**HOW TO COMPLETE THIS TASK:** Go over the entries and report the lines where the word "height" occurs.

**RECORDED DATA:**

◆ ◆ ◆

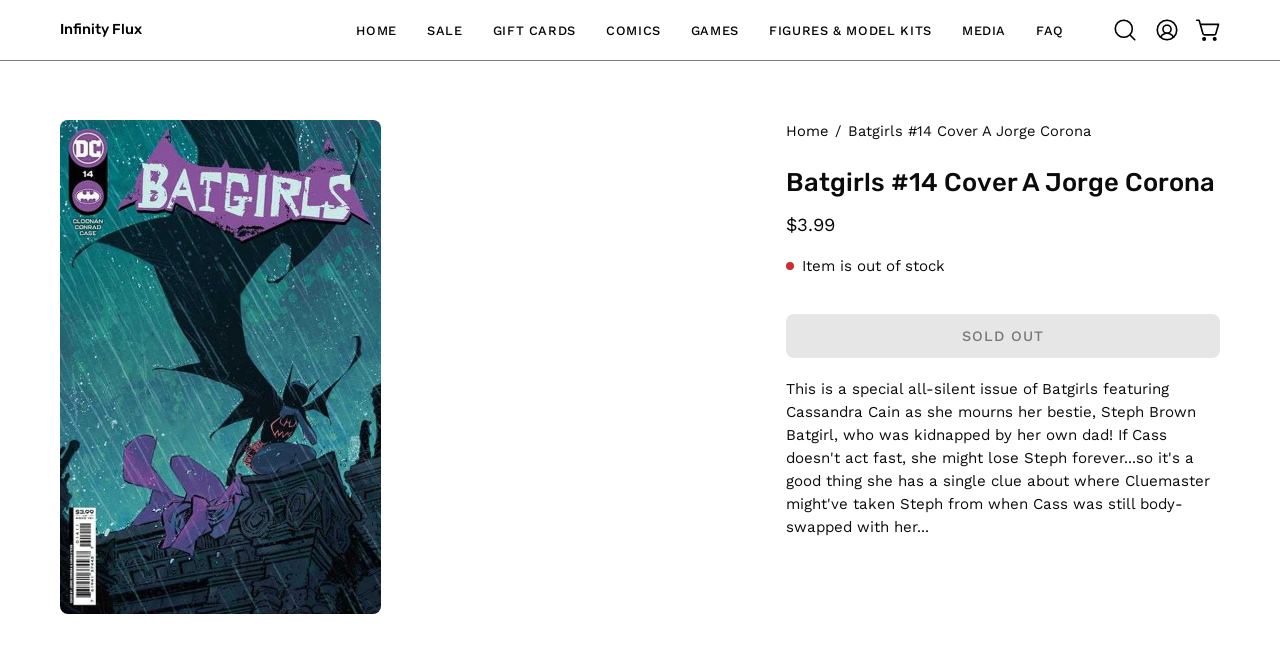

--- FILE ---
content_type: text/javascript
request_url: https://infinityflux.net/cdn/shop/t/37/assets/if-custom/js/utility.js?v=73494274896381471451765162510
body_size: -566
content:
function is_mobile() {
  if (/Mobi|Android|iPhone|iPad|iPod|Opera Mini|IEMobile|BlackBerry/i.test(navigator.userAgent)) {
    return true;
  }

  return false;
}


function removeQueryParam(url, param) {
  const [base, query] = url.split('?');
  if (!query) return url;

  const params = new URLSearchParams(query);
  params.delete(param);

  const newQuery = params.toString();
  return newQuery ? `${base}?${newQuery}` : base;
}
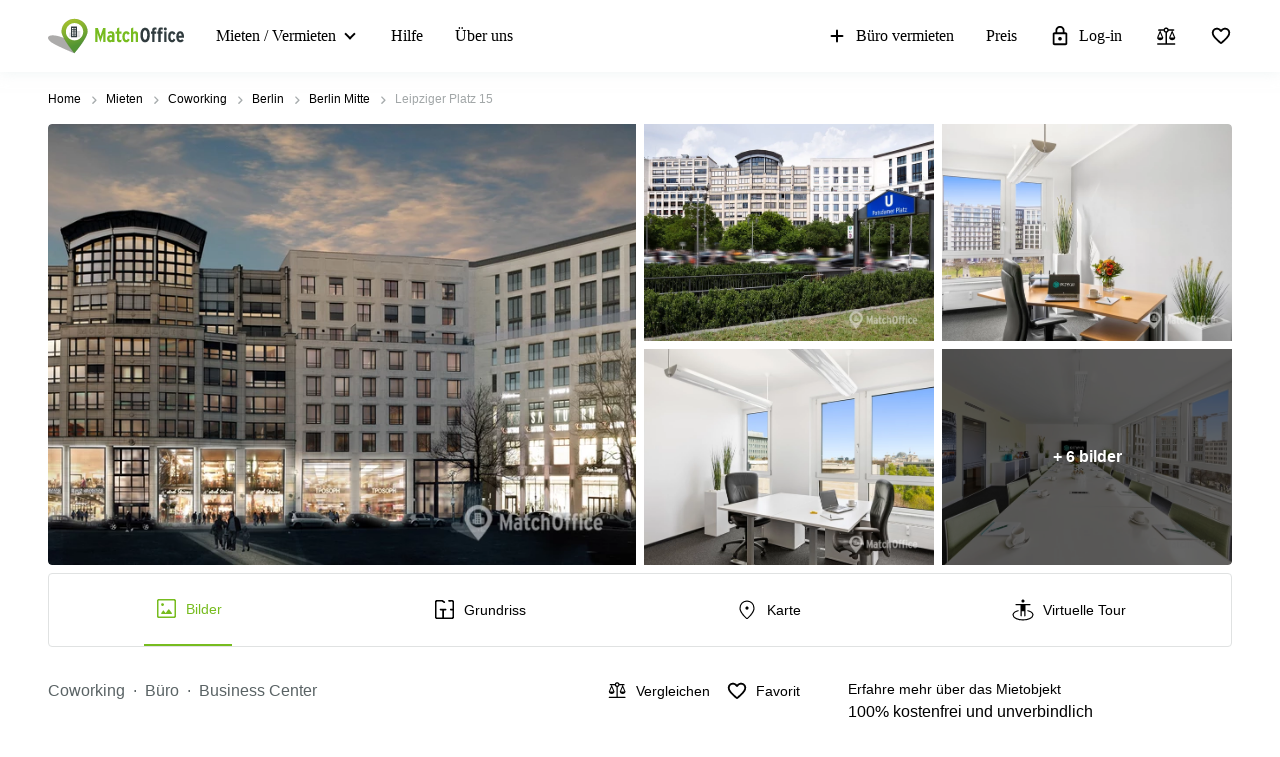

--- FILE ---
content_type: image/svg+xml
request_url: https://storage.googleapis.com/lb-assets-eu/common/facility_image/472/fiberInternet.svg
body_size: 2204
content:
<svg xmlns="http://www.w3.org/2000/svg" xmlns:xlink="http://www.w3.org/1999/xlink" width="22" height="22" viewBox="0 0 22 22">
  <defs>
    <path id="wi-fi-a" d="M14.8817249,6.31594893 C15.2732272,6.69841046 15.3114774,7.3242566 14.9402253,7.72989762 C14.7444742,7.95010274 14.4902227,8.05441043 14.2168461,8.05441043 C13.9817198,8.05441043 13.7465934,7.97328223 13.5508423,7.78784634 C9.20831728,3.69666694 4.53166535,7.5908207 4.33591422,7.75307711 C3.92528686,8.11235915 3.29978325,8.05441043 2.96678134,7.62558993 C2.61465431,7.20835917 2.67315465,6.58251303 3.08490702,6.22323099 C5.21679429,4.3804618 10.381699,2.06251313 14.8817249,6.31594893 Z M9.05194137,11.9253847 C8.56256356,11.9253847 8.07318574,12.1224103 7.74018382,12.4816924 C7.38805679,12.8525642 7.19230567,13.3393334 7.19230567,13.8376924 C7.19230567,14.3360513 7.38805679,14.8228205 7.74018382,15.1936923 C8.09231085,15.5529744 8.56256356,15.75 9.05194137,15.75 C9.54019419,15.75 10.029572,15.5529744 10.3625739,15.1936923 C10.7147009,14.8228205 10.9104521,14.3360513 10.9104521,13.8376924 C10.9104521,13.3393334 10.7147009,12.8525642 10.3625739,12.4816924 C10.029572,12.1224103 9.54019419,11.9253847 9.05194137,11.9253847 Z M17.6593659,3.58076951 C13.0232142,-0.591538088 8.54231344,-0.371332964 5.58804643,0.555846502 C2.4391533,1.54097468 0.38489147,3.49964131 0.306141016,3.58076951 C-0.0853612378,3.96323104 -0.104486348,4.58907718 0.26676579,4.99471819 C0.639142934,5.38876947 1.26464654,5.41194895 1.65614879,5.02948742 C1.6752739,5.00630794 3.45615915,3.31420541 6.17529981,2.46815415 C9.77532054,1.34394905 13.1987153,2.22476954 16.3881086,5.08743614 C16.5636096,5.24969255 16.798736,5.33082075 17.0338623,5.33082075 C17.3072389,5.33082075 17.5817405,5.21492332 17.7774916,4.99471819 C18.1093685,4.58907718 18.0699933,3.94005155 17.6593659,3.58076951 Z M5.76467245,9.08589759 C5.33379497,9.42200014 5.27529463,10.0478463 5.60829655,10.4882565 C5.94129846,10.9402565 6.56680207,10.9982052 6.97742943,10.6505129 C7.05617988,10.5925642 9.12956682,8.93523093 10.890202,10.6389232 C11.0859531,10.8127693 11.3210794,10.8938975 11.5562058,10.8938975 C11.8104573,10.8938975 12.0838338,10.7895899 12.279585,10.5693847 C12.6508371,10.1753335 12.631712,9.52630783 12.2210846,9.16702579 C9.85407099,6.90702584 6.95830432,8.13553864 5.76467245,9.08589759 Z"/>
  </defs>
  <g fill="none" fill-rule="evenodd" transform="translate(2 3)">
    <mask id="wi-fi-b" fill="#fff">
      <use xlink:href="#wi-fi-a"/>
    </mask>
    <use fill="#000" fill-rule="nonzero" xlink:href="#wi-fi-a"/>
    <g fill="#000" mask="url(#wi-fi-b)">
      <rect width="22" height="22" transform="translate(-2 -3)"/>
    </g>
  </g>
</svg>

◆ ◆ ◆

**WRITTEN REPLY:**
<svg xmlns="http://www.w3.org/2000/svg" xmlns:xlink="http://www.w3.org/1999/xlink" width="22" height="22" viewBox="0 0 22 22">
      <rect width="22" height="22" transform="translate(-2 -3)"/>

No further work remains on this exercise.